== УПРАЖНЕНИЕ A ==
Перепишите в виде таблицы Markdown строки перечня, начиная со строки, содержащей «What is the physical», и заканчивая строкой, содержащей «19.3 meters». Назовите столбцы «№» (номер строки по порядку) и «Строка» (сам текст строки), пустые строки не включайте.

== ПРЕДЛОЖЕННЫЙ ОТРЫВОК ==

---*---

Когда взрослые говорили «переселение», я не думал о бумагах, приказах и печатях. Я думал о горах.
О старом кишлаке, прилепившемся к склону, как ласточкино гнездо. О белых вершинах, где даже летом лежал снег. О месте, где жила семья моего деда — и откуда уехала не по своей воле.
Дом в горах, где всё было своим
Когда я вспоминаю эту историю, перед глазами встают не документы. Перед глазами встают горы.
Там, высоко, жила семья моего деда. Не просто жила — укоренилась. Это было их место: свой воздух, своя вода, своя земля. До ледников было всего тридцать-сорок километров. Зимы стояли суровые, зато весна приходила резко, будто одним взмахом стирала снег со склонов. Земля быстро темнела, пробивалась трава, и весь мир вокруг словно начинал дышать заново.
Это была живая, щедрая земля. По молодости отец охотился — дичи тогда хватало. Но главным богатством семьи был сад. Большой дедовский сад, который кормил не хуже поля и скотины. Тутовник, грецкий орех, вишня, яблоки, виноград, цитрусы — всё это там росло не как редкость, а как часть обычной жизни.
Даже виноград в горах был другим. С одного и того же сорта там собирали по нескольку вёдер. А потом, уже в долине, тот же куст будто терял силу и давал едва ли треть.
Тогда я ещё не понимал, что земля тоже имеет память. Что одна земля принимает человека, а другая только терпит его. И что сто километров в горах и сто километров в долине — это не расстояние. Это уже другая судьба.
«Переселение», в котором не было выбора
Потом пришло время, которое взрослые называли просто: переселение.
Где-то наверху решили осваивать новые земли. Тугаи — сырые, камышовые, полные воды места — должны были превратиться в поля. А поля должны были родить хлопок.
Для хлопка нужны были руки. Значит, нужны были люди. Значит, людей надо было снять с места и перевезти туда, где их почти никто не спрашивал, хотят они этого или нет.

---*---

== ПЕРЕЧЕНЬ ==
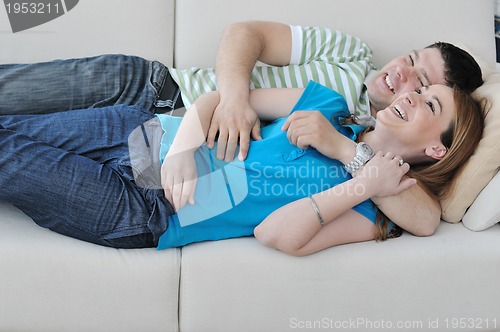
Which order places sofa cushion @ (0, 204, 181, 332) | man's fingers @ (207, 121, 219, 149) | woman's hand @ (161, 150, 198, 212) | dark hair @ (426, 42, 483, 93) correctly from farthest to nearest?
dark hair @ (426, 42, 483, 93) < man's fingers @ (207, 121, 219, 149) < woman's hand @ (161, 150, 198, 212) < sofa cushion @ (0, 204, 181, 332)

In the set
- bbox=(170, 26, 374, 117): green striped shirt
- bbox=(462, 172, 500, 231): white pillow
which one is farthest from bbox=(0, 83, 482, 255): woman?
bbox=(170, 26, 374, 117): green striped shirt

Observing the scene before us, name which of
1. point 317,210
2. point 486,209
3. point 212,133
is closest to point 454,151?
point 486,209

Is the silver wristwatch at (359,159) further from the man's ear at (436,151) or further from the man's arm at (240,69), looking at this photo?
the man's arm at (240,69)

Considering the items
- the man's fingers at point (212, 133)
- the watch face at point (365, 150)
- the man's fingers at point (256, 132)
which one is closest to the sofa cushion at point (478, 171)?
the watch face at point (365, 150)

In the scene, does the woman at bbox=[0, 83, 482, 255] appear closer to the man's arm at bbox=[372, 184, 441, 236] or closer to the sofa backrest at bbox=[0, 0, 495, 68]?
the man's arm at bbox=[372, 184, 441, 236]

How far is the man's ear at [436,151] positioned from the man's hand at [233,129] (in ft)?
1.49

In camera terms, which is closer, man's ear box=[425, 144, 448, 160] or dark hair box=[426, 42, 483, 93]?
man's ear box=[425, 144, 448, 160]

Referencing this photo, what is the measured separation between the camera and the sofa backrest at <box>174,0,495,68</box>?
6.89 ft

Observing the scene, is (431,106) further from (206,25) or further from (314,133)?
(206,25)

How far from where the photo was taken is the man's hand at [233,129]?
165cm

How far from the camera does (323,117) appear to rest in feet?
5.43

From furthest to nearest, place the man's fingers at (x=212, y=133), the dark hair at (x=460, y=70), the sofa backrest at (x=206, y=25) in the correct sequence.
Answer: the sofa backrest at (x=206, y=25) < the dark hair at (x=460, y=70) < the man's fingers at (x=212, y=133)

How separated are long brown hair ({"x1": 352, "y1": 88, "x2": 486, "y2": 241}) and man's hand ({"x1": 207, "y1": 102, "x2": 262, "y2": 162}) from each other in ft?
1.32

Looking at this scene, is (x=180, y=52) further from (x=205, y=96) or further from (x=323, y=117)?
(x=323, y=117)
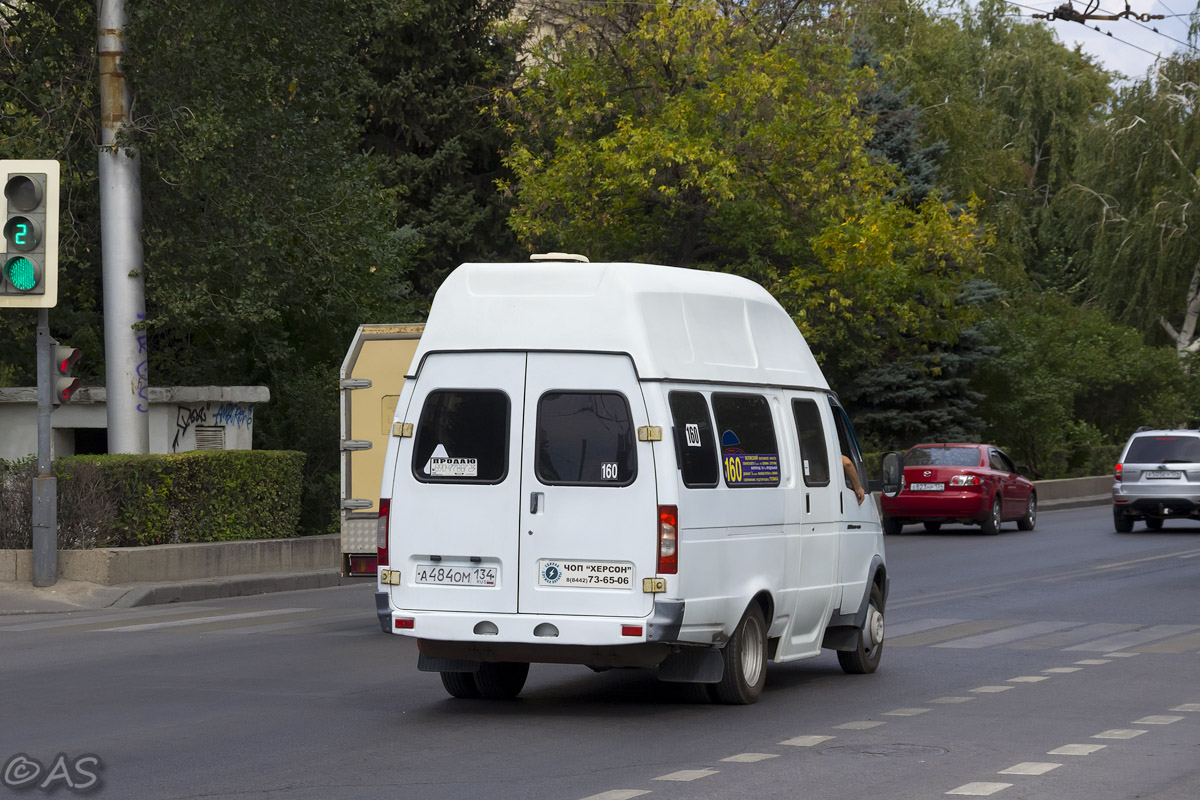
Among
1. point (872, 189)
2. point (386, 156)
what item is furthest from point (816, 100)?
point (386, 156)

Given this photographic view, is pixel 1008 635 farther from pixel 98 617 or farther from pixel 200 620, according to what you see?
pixel 98 617

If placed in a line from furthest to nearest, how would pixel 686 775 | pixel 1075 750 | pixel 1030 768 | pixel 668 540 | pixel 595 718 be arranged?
pixel 595 718, pixel 668 540, pixel 1075 750, pixel 1030 768, pixel 686 775

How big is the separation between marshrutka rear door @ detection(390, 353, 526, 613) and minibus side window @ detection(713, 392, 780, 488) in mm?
1251

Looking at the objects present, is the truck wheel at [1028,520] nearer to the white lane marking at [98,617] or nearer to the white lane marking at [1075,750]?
the white lane marking at [98,617]

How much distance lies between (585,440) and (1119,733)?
10.8 ft

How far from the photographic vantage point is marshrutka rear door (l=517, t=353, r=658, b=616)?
9523 mm

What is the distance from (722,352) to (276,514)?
11.5m

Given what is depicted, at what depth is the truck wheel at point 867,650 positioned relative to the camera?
11953 millimetres

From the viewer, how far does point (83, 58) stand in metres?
22.8

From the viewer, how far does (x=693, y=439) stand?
32.6ft

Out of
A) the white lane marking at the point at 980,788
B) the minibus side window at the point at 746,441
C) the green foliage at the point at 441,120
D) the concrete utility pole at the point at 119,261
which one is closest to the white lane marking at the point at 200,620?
the concrete utility pole at the point at 119,261

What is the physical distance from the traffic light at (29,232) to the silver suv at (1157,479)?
19.3 meters

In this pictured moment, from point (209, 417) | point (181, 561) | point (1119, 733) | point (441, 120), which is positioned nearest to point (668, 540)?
point (1119, 733)

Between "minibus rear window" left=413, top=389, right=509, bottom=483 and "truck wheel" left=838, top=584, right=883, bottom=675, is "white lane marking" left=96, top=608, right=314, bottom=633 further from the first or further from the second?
"truck wheel" left=838, top=584, right=883, bottom=675
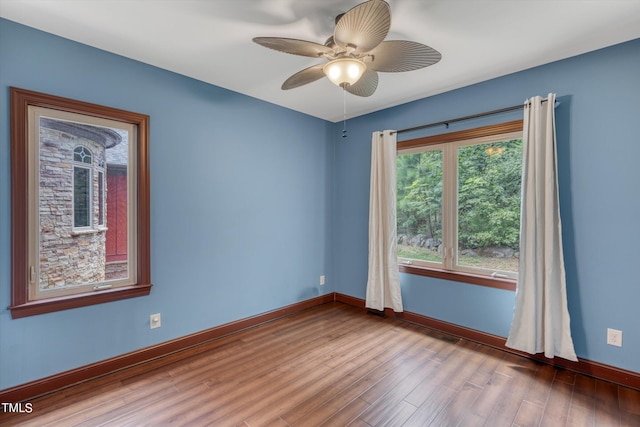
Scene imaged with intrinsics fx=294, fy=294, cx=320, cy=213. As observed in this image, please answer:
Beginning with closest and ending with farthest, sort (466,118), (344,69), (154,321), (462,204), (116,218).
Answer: (344,69) < (116,218) < (154,321) < (466,118) < (462,204)

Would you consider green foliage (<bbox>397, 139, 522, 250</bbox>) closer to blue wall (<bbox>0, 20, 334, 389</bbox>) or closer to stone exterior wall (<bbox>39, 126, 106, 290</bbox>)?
blue wall (<bbox>0, 20, 334, 389</bbox>)

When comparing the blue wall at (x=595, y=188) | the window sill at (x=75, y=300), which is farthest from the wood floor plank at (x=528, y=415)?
the window sill at (x=75, y=300)

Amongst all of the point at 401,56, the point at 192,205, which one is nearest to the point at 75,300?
the point at 192,205

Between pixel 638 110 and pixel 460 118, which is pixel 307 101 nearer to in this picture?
pixel 460 118

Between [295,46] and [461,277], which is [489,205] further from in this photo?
[295,46]

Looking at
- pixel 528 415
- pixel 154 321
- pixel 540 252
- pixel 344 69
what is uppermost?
pixel 344 69

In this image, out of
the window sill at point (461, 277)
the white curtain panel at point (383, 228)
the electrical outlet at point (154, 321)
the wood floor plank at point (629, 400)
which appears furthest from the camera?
the white curtain panel at point (383, 228)

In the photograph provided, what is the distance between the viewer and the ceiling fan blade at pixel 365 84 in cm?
212

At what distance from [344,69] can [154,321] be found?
99.2 inches

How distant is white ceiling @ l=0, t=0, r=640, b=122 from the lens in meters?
1.78

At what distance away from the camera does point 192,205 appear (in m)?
2.79

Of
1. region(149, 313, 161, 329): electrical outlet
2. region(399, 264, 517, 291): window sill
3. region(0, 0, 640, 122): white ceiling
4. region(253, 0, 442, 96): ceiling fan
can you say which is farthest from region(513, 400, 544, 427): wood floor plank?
region(149, 313, 161, 329): electrical outlet

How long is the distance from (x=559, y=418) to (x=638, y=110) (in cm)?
219

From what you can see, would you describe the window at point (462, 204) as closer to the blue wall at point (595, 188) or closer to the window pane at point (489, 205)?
the window pane at point (489, 205)
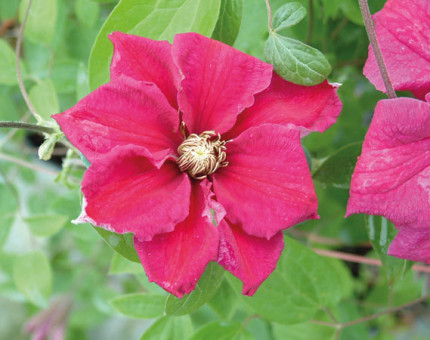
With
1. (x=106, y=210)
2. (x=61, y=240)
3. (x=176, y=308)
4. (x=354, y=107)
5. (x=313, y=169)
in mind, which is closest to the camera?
(x=106, y=210)

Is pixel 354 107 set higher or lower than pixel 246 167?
lower

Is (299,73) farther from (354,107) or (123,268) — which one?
(354,107)

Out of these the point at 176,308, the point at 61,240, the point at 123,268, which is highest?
the point at 176,308

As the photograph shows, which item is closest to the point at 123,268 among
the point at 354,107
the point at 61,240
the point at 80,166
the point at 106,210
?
the point at 80,166

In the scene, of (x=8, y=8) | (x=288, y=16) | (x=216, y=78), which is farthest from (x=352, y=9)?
(x=8, y=8)

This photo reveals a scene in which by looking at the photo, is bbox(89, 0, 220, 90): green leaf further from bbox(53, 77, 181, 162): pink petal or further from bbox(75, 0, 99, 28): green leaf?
bbox(75, 0, 99, 28): green leaf

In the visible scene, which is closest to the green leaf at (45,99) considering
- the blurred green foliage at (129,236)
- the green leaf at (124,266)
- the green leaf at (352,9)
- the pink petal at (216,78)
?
the blurred green foliage at (129,236)

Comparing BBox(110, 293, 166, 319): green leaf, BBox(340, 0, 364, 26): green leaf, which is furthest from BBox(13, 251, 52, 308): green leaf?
BBox(340, 0, 364, 26): green leaf
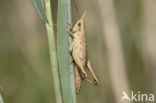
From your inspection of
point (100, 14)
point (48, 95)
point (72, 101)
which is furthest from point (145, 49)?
point (72, 101)

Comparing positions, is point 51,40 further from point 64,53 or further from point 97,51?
point 97,51

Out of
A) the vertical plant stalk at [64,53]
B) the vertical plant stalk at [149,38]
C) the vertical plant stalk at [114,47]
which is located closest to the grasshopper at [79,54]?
the vertical plant stalk at [64,53]

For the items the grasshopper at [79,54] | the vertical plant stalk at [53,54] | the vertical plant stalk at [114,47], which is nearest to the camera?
the vertical plant stalk at [53,54]

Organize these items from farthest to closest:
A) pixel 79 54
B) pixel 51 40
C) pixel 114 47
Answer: pixel 114 47, pixel 79 54, pixel 51 40

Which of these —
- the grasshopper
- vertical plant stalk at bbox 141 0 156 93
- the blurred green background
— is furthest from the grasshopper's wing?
vertical plant stalk at bbox 141 0 156 93

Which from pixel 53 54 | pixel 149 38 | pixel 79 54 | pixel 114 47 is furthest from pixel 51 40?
pixel 149 38

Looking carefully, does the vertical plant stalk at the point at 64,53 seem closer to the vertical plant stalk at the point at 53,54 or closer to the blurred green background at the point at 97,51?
the vertical plant stalk at the point at 53,54
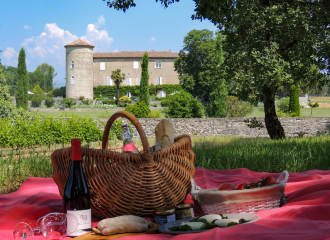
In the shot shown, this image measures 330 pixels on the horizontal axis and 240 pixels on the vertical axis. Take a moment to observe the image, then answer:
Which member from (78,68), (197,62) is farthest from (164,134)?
(78,68)

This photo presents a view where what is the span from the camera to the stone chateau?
42.3 metres

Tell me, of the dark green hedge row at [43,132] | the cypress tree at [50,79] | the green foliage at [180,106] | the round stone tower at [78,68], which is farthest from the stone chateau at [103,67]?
the dark green hedge row at [43,132]

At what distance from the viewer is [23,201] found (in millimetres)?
2336

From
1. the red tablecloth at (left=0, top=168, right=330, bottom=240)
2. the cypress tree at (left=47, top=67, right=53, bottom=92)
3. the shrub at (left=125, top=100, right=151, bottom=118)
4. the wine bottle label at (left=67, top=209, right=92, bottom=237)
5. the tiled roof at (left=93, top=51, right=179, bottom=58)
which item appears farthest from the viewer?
the cypress tree at (left=47, top=67, right=53, bottom=92)

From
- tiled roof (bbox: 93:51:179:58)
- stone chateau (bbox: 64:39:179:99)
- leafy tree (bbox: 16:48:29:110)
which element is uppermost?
tiled roof (bbox: 93:51:179:58)

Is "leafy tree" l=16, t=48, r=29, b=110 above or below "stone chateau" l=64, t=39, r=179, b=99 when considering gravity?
below

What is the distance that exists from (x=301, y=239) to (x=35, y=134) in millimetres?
7963

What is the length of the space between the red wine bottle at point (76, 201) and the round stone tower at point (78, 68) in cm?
4241

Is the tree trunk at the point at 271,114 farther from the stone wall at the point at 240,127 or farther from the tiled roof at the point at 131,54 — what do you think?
the tiled roof at the point at 131,54

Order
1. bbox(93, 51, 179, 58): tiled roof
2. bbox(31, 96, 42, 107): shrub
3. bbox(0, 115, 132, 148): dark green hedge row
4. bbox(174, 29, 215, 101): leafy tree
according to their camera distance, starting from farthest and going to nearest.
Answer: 1. bbox(93, 51, 179, 58): tiled roof
2. bbox(31, 96, 42, 107): shrub
3. bbox(174, 29, 215, 101): leafy tree
4. bbox(0, 115, 132, 148): dark green hedge row

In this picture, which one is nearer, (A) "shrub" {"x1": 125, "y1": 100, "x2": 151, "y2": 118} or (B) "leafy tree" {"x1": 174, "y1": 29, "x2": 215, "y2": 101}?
(A) "shrub" {"x1": 125, "y1": 100, "x2": 151, "y2": 118}

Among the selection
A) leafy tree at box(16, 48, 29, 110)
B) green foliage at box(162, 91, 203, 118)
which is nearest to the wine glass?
green foliage at box(162, 91, 203, 118)

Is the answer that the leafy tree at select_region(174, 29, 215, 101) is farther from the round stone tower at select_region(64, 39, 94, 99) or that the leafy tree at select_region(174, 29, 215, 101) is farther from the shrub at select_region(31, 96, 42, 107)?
the shrub at select_region(31, 96, 42, 107)

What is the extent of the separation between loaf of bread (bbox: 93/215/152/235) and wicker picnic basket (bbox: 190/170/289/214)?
0.42m
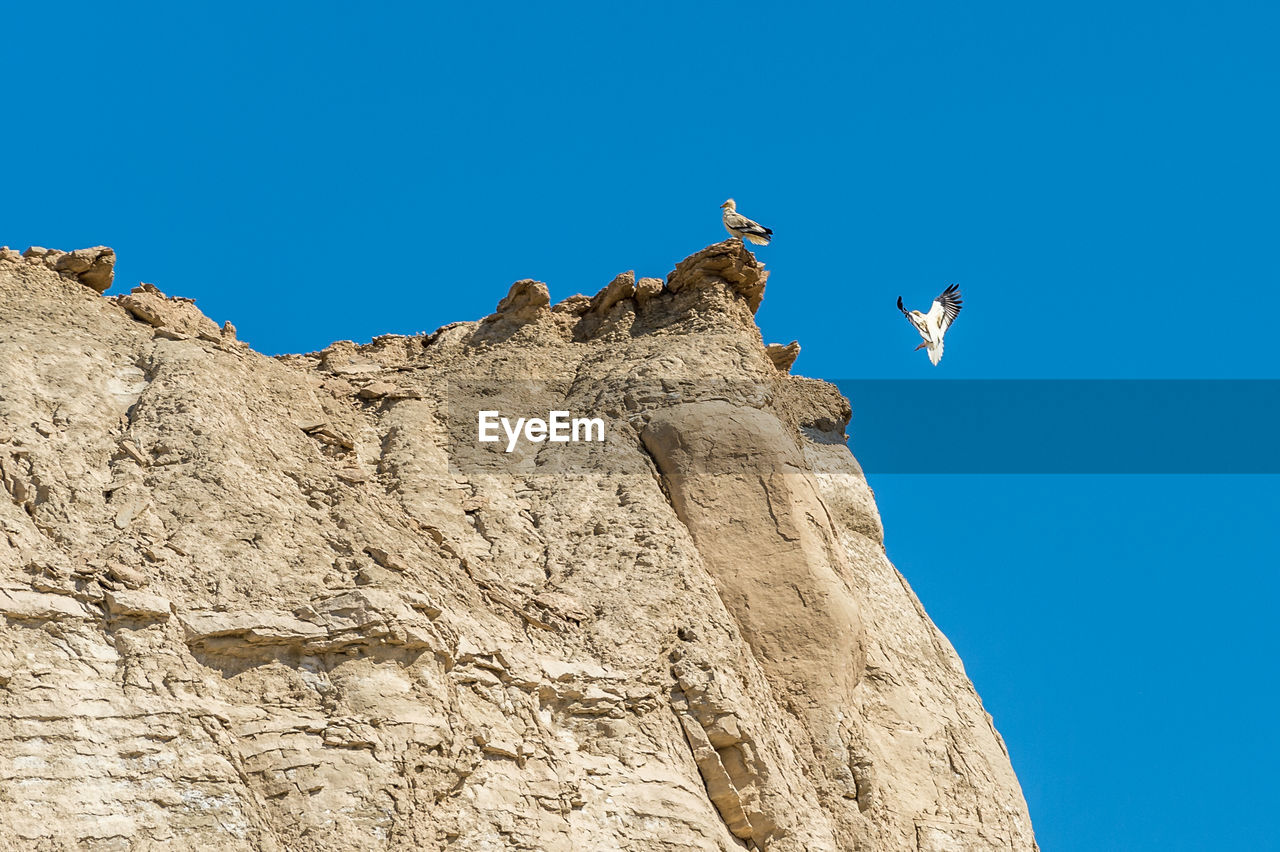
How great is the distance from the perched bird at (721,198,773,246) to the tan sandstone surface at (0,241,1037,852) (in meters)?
0.16

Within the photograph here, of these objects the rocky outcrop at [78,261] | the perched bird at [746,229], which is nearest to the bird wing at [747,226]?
the perched bird at [746,229]

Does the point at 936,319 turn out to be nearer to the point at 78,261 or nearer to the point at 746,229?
the point at 746,229

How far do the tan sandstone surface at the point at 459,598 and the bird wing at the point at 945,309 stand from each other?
164cm

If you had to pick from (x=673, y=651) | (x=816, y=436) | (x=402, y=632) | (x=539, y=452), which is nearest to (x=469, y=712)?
(x=402, y=632)

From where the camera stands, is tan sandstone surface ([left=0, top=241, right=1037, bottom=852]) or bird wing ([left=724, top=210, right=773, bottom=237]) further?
bird wing ([left=724, top=210, right=773, bottom=237])

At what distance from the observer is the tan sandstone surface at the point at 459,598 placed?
13344mm

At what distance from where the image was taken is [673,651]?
16.3 meters

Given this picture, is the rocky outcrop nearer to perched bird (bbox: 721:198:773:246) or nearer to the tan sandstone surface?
the tan sandstone surface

---*---

== УПРАЖНЕНИЕ B ==
Приведите заново фрагмент отрывка, начиная со слов «Тогда я ещё» и заканчивая словами «называли просто: переселение.», заменив в нём «сто километров» на «двести километров».

== ПРАВИЛЬНЫЙ ОТВЕТ A ==
| № | Строка |
|---|---|
| 1 | What is the physical distance from the traffic light at (29,232) to the silver suv at (1157,479)? |
| 2 | 19.3 meters |

== ПРАВИЛЬНЫЙ ОТВЕТ B ==
Тогда я ещё не понимал, что земля тоже имеет память. Что одна земля принимает человека, а другая только терпит его. И что двести километров в горах и двести километров в долине — это не расстояние. Это уже другая судьба.
«Переселение», в котором не было выбора
Потом пришло время, которое взрослые называли просто: переселение.